I think that is life’s tragedy, really. People walk around, brimming with ideas, desires and longing, they dream of being heroic adventurers but often live tragic lives. We know what happens to many of those people. Maugham knew, and in the book he doesn’t paint a rosy picture.

But what Maugham shows the reader, and what I took from his book, is that the worst way to suffer is to look upon your life with a bleak view. You see examples of this in Larry’s friends, ambitious millionaire Gray, Sophie the poet, Larry’s wealthy love interest Isabel, and Isabel’s ambitious social-climbing uncle Elliot. As Larry returns to his old life as a new person, he is on the fringe, watching from outside the circle of friends and lovers who no longer seem recognizable to him, or he to them. He returns to Paris and sees many tragedies; Sophie spiraling out of control into prostitution, drug and alcohol addiction after the death of her husband and child, Isabel has settled for Gray but still pines for Larry, Grey suffers from migraines, and because of a stock market crash, the couple is no longer as wealthy as they once were. Elliot is rich but alone, depressed, and angry. I won’t ruin the plot for you, but Larry’s old friends are miserable folks who in some cases aren’t worth a damn! In the book, as it is very much in life, good people suffer and the bad ones suffer comfortably, even if they feel trapped by their circumstances.

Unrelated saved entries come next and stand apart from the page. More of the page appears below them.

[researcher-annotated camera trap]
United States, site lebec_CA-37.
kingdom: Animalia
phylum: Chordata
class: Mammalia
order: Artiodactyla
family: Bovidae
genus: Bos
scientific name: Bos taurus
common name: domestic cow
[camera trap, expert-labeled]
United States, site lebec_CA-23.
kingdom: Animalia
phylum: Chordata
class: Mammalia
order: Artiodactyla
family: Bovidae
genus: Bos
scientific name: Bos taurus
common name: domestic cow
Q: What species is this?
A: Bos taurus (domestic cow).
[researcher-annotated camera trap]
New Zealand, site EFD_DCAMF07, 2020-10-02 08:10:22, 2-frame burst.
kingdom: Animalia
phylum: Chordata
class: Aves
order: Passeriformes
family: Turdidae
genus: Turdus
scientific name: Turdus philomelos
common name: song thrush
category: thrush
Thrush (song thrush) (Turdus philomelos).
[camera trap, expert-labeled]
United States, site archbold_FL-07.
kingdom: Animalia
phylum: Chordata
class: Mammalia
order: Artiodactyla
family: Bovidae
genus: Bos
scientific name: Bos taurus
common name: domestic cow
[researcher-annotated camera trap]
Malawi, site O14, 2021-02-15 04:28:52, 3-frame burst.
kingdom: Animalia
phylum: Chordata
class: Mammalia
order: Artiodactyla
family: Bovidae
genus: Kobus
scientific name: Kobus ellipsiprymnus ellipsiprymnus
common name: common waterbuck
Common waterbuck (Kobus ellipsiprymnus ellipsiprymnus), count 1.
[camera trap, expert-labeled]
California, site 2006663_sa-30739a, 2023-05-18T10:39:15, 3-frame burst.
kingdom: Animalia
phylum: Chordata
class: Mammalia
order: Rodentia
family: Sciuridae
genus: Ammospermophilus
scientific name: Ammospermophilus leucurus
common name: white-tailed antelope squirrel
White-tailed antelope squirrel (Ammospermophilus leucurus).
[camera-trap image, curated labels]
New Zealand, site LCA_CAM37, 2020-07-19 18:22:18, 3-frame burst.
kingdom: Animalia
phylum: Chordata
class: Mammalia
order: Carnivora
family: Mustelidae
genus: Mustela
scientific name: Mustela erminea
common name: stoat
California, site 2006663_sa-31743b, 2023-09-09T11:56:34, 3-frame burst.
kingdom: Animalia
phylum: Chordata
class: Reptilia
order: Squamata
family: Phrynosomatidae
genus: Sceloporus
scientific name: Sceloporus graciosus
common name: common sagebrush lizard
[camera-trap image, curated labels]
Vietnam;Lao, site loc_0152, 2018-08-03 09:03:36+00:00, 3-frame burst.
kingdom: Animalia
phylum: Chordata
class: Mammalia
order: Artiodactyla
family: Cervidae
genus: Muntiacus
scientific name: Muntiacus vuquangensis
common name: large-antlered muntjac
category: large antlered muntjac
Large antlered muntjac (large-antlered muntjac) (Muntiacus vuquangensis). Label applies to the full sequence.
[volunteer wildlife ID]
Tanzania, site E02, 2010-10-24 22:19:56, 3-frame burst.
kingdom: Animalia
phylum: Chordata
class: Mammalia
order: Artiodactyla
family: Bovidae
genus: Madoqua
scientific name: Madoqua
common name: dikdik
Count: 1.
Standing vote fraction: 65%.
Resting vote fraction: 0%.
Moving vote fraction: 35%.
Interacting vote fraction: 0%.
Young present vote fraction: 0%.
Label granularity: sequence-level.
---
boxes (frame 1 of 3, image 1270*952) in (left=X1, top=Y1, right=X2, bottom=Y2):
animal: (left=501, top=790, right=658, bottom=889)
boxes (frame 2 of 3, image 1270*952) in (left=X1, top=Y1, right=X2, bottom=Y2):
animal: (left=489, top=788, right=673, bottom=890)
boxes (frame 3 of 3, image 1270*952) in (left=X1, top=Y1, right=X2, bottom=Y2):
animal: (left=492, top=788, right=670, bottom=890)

Are you a good or bad person? How should you live your life? What is a good/bad life? Maugham leaves it all out for you to decide for yourself.

From Maugham’s book, I was reminded that life is forever changing, and that people are always drifting. You’ll be cynical and sad on the one hand and then accepting and sympathetic on the other. The best way to embrace life is to look at it very much the way Larry Darrell does, as if you’re on a continuous quest, enlightened and experienced in the ways of life and its ills, you have to keep moving. We can explore life and its possibilities while we lament its faults. It’s how, I think, we can grow into happier people. So, even though, at this point in my life, I can’t afford to sip a glass of wine in front of the Champs-Elysse or live surrounded in a more comfortable setting, it’s the illusion along with the reality of false happiness that is the real danger. I’m starting to see that, even as you try to grasp as much knowledge as you can, to know everything you need to know that’ll move you forward, you may not grasp everything that comes your way, but the knowledge that you do possess can lead you towards happiness. I think letting go of your obsession with perfection or with what is definite is key. The way towards a satisfactory life is through contemplation and appreciation, things that can be lost when one has had bad feelings and experiences. If you can’t gain wisdom as you age, I think it can ultimately make you feel like a displaced person within the world, so you have to find a way to be excited about life.

Remain curious, pursue knowledge, get out often.

To live life with few inhibitions and restraints is the key to happiness. It seems impossible, but it starts with the little things, the smallest steps.